Entries supplied:
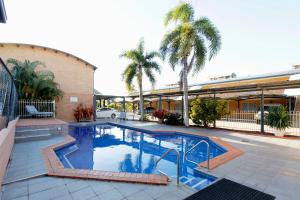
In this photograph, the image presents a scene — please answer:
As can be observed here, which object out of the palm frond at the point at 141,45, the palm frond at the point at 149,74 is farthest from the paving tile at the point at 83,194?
the palm frond at the point at 141,45

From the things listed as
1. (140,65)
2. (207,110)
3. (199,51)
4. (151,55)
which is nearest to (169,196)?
(207,110)

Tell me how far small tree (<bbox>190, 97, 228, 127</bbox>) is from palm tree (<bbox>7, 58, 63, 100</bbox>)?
1284 cm

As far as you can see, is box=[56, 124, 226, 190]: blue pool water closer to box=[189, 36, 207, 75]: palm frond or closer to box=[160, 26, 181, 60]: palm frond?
box=[189, 36, 207, 75]: palm frond

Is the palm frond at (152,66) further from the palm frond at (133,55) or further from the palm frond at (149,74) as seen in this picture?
the palm frond at (133,55)

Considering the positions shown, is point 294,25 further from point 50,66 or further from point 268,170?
point 50,66

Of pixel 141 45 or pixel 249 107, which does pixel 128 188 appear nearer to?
pixel 141 45

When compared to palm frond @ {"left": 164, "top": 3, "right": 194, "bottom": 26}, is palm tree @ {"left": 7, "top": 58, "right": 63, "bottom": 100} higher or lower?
lower

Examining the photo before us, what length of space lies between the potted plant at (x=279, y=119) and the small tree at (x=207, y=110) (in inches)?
116

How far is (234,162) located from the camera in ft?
17.5

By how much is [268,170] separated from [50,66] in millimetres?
18969

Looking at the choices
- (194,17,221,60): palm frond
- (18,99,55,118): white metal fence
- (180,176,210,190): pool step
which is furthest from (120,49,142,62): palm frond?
(180,176,210,190): pool step

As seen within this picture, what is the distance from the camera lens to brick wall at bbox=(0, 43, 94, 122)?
15180 millimetres

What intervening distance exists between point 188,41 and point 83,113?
1275 cm

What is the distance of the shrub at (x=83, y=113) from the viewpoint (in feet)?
55.1
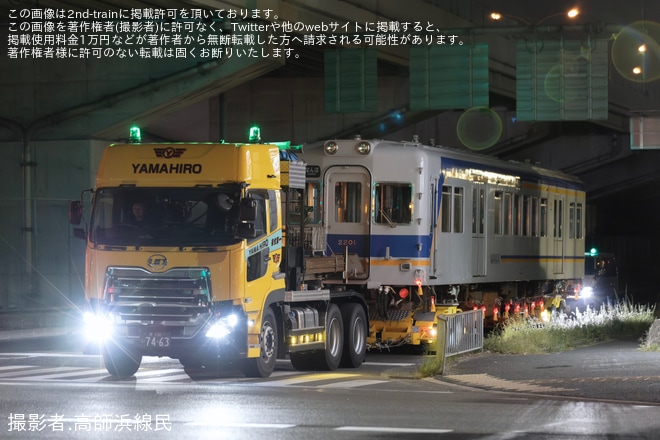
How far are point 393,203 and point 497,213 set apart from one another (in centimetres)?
581

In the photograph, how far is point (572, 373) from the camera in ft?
63.3

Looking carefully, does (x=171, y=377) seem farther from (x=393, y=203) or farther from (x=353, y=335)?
(x=393, y=203)

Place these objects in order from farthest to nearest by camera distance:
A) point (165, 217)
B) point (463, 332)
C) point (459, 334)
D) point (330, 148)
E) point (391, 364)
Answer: point (330, 148), point (391, 364), point (463, 332), point (459, 334), point (165, 217)

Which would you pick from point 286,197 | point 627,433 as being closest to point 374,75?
point 286,197

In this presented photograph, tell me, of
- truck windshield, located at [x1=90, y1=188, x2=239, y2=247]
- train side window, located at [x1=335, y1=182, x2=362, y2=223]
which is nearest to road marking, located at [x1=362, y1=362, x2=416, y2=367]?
train side window, located at [x1=335, y1=182, x2=362, y2=223]

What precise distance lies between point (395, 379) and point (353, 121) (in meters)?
27.1

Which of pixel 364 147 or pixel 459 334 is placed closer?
pixel 459 334

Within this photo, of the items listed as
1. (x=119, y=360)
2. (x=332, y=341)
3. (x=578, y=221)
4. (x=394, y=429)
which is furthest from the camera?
(x=578, y=221)

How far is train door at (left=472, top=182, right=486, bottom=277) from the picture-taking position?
2756 cm

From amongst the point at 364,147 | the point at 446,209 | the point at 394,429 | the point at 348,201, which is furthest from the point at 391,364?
the point at 394,429

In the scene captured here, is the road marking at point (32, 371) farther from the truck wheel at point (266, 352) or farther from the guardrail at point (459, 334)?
the guardrail at point (459, 334)

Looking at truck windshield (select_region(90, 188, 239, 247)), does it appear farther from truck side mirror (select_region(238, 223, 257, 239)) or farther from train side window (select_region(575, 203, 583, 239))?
train side window (select_region(575, 203, 583, 239))

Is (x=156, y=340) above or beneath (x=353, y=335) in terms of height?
above

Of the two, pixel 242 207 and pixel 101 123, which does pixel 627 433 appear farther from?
pixel 101 123
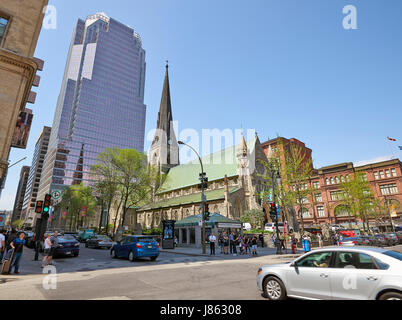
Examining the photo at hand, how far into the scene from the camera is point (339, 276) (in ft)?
16.3

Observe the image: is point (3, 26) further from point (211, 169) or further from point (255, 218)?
point (211, 169)

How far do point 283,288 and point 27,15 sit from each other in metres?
23.5

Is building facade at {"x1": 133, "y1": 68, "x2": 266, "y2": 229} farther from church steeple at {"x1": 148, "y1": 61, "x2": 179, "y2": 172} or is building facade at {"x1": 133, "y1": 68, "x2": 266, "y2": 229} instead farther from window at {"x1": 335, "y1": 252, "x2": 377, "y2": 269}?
window at {"x1": 335, "y1": 252, "x2": 377, "y2": 269}

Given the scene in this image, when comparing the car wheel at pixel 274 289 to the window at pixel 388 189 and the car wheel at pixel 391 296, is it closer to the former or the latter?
the car wheel at pixel 391 296

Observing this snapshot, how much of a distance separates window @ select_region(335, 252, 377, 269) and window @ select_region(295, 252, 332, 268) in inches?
8.4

Short problem:
Write out all of the lines above word for word, leaving out the pictures.

The completed task:
In this photograph, the image presents a scene — please answer:
As can be observed here, which object out of the palm frond at the point at 141,45, the palm frond at the point at 149,74 is farthest from the paving tile at the point at 83,194?
the palm frond at the point at 141,45

From the things listed as
1. (140,65)
2. (207,110)
3. (199,51)
4. (151,55)
which is nearest to (169,196)?
(207,110)

Tell me how far small tree (<bbox>190, 97, 228, 127</bbox>) is from palm tree (<bbox>7, 58, 63, 100</bbox>)?
1284 cm

As far as you can see, is box=[56, 124, 226, 190]: blue pool water closer to box=[189, 36, 207, 75]: palm frond or closer to box=[160, 26, 181, 60]: palm frond?
box=[189, 36, 207, 75]: palm frond

Is the palm frond at (152,66) further from the palm frond at (133,55) or further from the palm frond at (149,74) as seen in this picture?
the palm frond at (133,55)

Considering the positions shown, is point 294,25 further from point 50,66 or further from point 268,170?
point 50,66

Of pixel 141 45 or pixel 249 107, which does pixel 128 188 appear nearer to?
pixel 141 45

When compared to palm frond @ {"left": 164, "top": 3, "right": 194, "bottom": 26}, is palm tree @ {"left": 7, "top": 58, "right": 63, "bottom": 100} higher or lower?
lower

Examining the photo before us, what length of space lies between the potted plant at (x=279, y=119) and the small tree at (x=207, y=110) (in inches)?
116

How far is (234,162) located from the camera in ft?
17.5

By how much is [268,170] separated from [50,66] in millimetres?
18969

Looking at the choices
- (194,17,221,60): palm frond
- (18,99,55,118): white metal fence
- (180,176,210,190): pool step
which is furthest from (120,49,142,62): palm frond?
(180,176,210,190): pool step

As seen within this picture, what is the distance from the camera lens to brick wall at bbox=(0, 43, 94, 122)?
15180 millimetres

What intervening distance exists between point 188,41 and point 83,113?
1275 cm

What is the distance of the shrub at (x=83, y=113) from the viewpoint (in feet)?
55.1
How far are point 393,203 and point 497,213 set apart from one another (in centimetres)?
581

In the photograph, how far is point (572, 373) from the camera in ft?
63.3

Looking carefully, does (x=171, y=377) seem farther from (x=393, y=203) or farther from (x=353, y=335)?
(x=393, y=203)

Place these objects in order from farthest to nearest by camera distance:
A) point (165, 217)
B) point (463, 332)
C) point (459, 334)
D) point (330, 148)
E) point (391, 364)
Answer: point (330, 148), point (391, 364), point (463, 332), point (459, 334), point (165, 217)

Which would you pick from point 286,197 | point 627,433 as being closest to point 374,75?
point 286,197

In this presented photograph, tell me, of
- truck windshield, located at [x1=90, y1=188, x2=239, y2=247]
- train side window, located at [x1=335, y1=182, x2=362, y2=223]
which is nearest to road marking, located at [x1=362, y1=362, x2=416, y2=367]?
train side window, located at [x1=335, y1=182, x2=362, y2=223]

What precise distance lies between point (395, 379) and point (353, 121) (in meters)?
27.1

Which of pixel 364 147 or pixel 459 334 is placed closer?
pixel 459 334

Within this photo, of the items listed as
1. (x=119, y=360)
2. (x=332, y=341)
3. (x=578, y=221)
4. (x=394, y=429)
which is furthest from the camera?
(x=578, y=221)

How far is train door at (left=472, top=182, right=486, bottom=277) from the picture-taking position?
2756 cm

From amongst the point at 364,147 | the point at 446,209 | the point at 394,429 | the point at 348,201, which is furthest from the point at 391,364?
the point at 394,429

In the scene captured here, is the road marking at point (32, 371) farther from the truck wheel at point (266, 352) or farther from the guardrail at point (459, 334)?
the guardrail at point (459, 334)

Looking at truck windshield (select_region(90, 188, 239, 247)), does it appear farther from truck side mirror (select_region(238, 223, 257, 239)) or farther from train side window (select_region(575, 203, 583, 239))?
train side window (select_region(575, 203, 583, 239))

Is (x=156, y=340) above or beneath (x=353, y=335) in terms of height?
above

Of the two, pixel 242 207 and pixel 101 123, which does pixel 627 433 appear farther from?
pixel 101 123
Examining the photo at hand, how far into the scene from the camera is point (339, 276) (in ft)?
16.3

Observe the image: is point (3, 26) further from point (211, 169) or further from point (255, 218)?
point (211, 169)

How far do point 283,288 and point 27,15 sit from each other in metres?
23.5

Is building facade at {"x1": 133, "y1": 68, "x2": 266, "y2": 229} farther from church steeple at {"x1": 148, "y1": 61, "x2": 179, "y2": 172} or is building facade at {"x1": 133, "y1": 68, "x2": 266, "y2": 229} instead farther from window at {"x1": 335, "y1": 252, "x2": 377, "y2": 269}?
window at {"x1": 335, "y1": 252, "x2": 377, "y2": 269}

Given the scene in this image, when comparing the car wheel at pixel 274 289 to the window at pixel 388 189 and the car wheel at pixel 391 296, is it closer to the former or the latter?
the car wheel at pixel 391 296

Observing this snapshot, how much of a distance separates window @ select_region(335, 252, 377, 269) and window @ select_region(295, 252, 332, 268) in inches?
8.4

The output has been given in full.